In FIG. 5, a state in which a part of the structure shown in FIG. 4
(the external wall surface 32 and the rear slant surfaces 36a
through 36d in FIG. 4) can be seen from the exhaust holes 42a
through 42d is illustrated.
FIG. 6 is a side view of the fan guide 30 and the bearing holder
40. In this embodiment, the whole of the fan 25 is covered by the
fan guide 30 and the bearing holder 40. That is, the rear surface,
front surface and outer circumference surface of the fan 25 are
covered, but the external wall surface 32 covering the outer
circumference part of the fan 25 may also be integrally arranged
with the bearing holder 40 side instead of being arranged on the
fan guide 30 side. Besides, the external wall surface 32 covering
the outer circumference part of the fan 25 may also be formed using
the inner wall surface of the motor housing 2. The critical point
is that the fan chamber in which air flow is generated by the fan
25 is formed, the ventilation hole 31a which becomes the inlet of
the air and the exhaust holes 42a through 42d which become the
outlet of the air and are connected to the exhaust port 3b side of
the gear case 3 are arranged in the fan chamber, and a third air
passage (the branching passages 35a through 35d) is arranged to
circulate a portion of the air of the fan chamber to the
ventilation side (the upstream side of the air). That is, not all
the air generated by the fan 25 is discharged, and a portion of it
returns to the flow channel before entering the fan chamber. The
total air volume flowing from the branching passages 35a through
35d is preferably below 20% of the total air volume flowing from
the exhaust holes 42a through 42d at a speed close to the highest
speed of the motor 6 during idling, and the noise caused by
excessive turbulent flow can be suppressed.

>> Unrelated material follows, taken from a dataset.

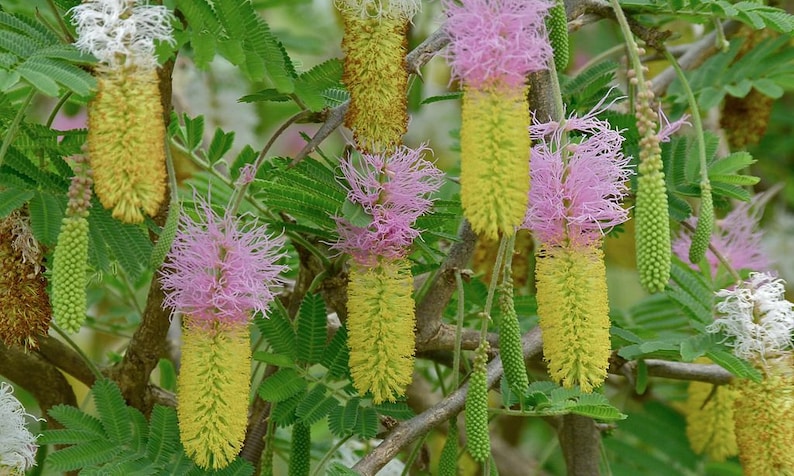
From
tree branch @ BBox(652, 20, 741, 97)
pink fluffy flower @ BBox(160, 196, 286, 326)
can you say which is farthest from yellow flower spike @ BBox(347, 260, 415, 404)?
tree branch @ BBox(652, 20, 741, 97)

FIG. 7 is a side view of the fan guide 30 and the bearing holder 40
from another lateral surface. In two positions on the outer
circumference part of the rear wall surface 31 of the fan guide 30,
dents 33a, 33b for baffling the fan guide 30 with respect to the
motor housing 2 are formed. Though it is not shown in this
specification, near the opening 2a (see FIG. 1) of the motor
housing 2, a step part engaging with the dents 33a, 33b which is
straight-line shaped in the circumferential direction is formed,
and when the gear case 3 is fixed to the motor housing 2, the dents
33a, 33b of the fan guide 30 engage with the step part of the motor
housing 2, thereby the fan guide 30 is fixed so as not to rotate in
the rotation direction. In this case, because the stator pressers
34a, 34b are formed in the fan guide 30, the movement of the motor
6 in the axis direction is stopped, and the function as a baffling
component in the rotation direction is realized.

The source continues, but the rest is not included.